Text segment:
══════
Remembering Tony Curtis 1925 - 2010


Tony Curtis, who died Wednesday at age 85, was one of my favorite actors when I was growing up. The Dialing for Dollars Early Show - a Central Illinois afternoon movie back in the 1970s - always played many of his comedic films. A few of my favorites were Sex and the Single Girl (1964) with Natalie Wood, Boeing Boeing (1965) with Jerry Lewis, The Great Race (1965) with Wood, Jack Lemmon and a terrific pie fight, and, of course, the classic Some Like It Hot (1959) with Lemmon and Marilyn Monroe, which I still consider to be one of his best screen performances (he makes a wonderful "Josephine").
══════
(Portion of a data file)
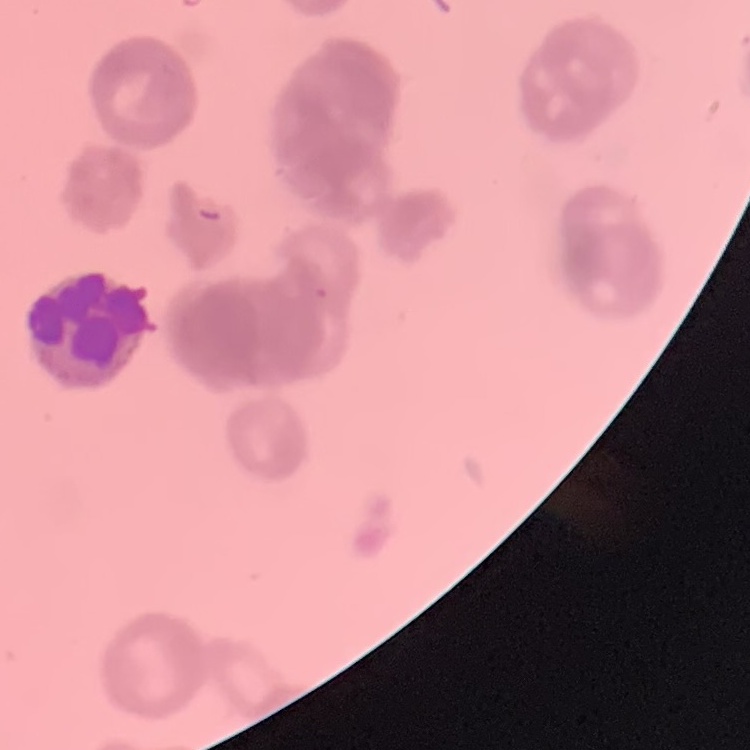
{
  "erythrocyte_morphology": "rouleaux formation",
  "preparation": "thin blood film",
  "image_type": "one tile cut from a larger photomicrograph",
  "stain": "Field's or Giemsa"
}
Report the malaria status of this cell.
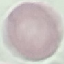
Uninfected.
══════
What needs to be done: Reproduce the entire Tony Curtis remembrance word for word. Rely on the Tony Curtis remembrance alone and leave the data aside.

Task result:
Remembering Tony Curtis 1925 - 2010


Tony Curtis, who died Wednesday at age 85, was one of my favorite actors when I was growing up. The Dialing for Dollars Early Show - a Central Illinois afternoon movie back in the 1970s - always played many of his comedic films. A few of my favorites were Sex and the Single Girl (1964) with Natalie Wood, Boeing Boeing (1965) with Jerry Lewis, The Great Race (1965) with Wood, Jack Lemmon and a terrific pie fight, and, of course, the classic Some Like It Hot (1959) with Lemmon and Marilyn Monroe, which I still consider to be one of his best screen performances (he makes a wonderful "Josephine").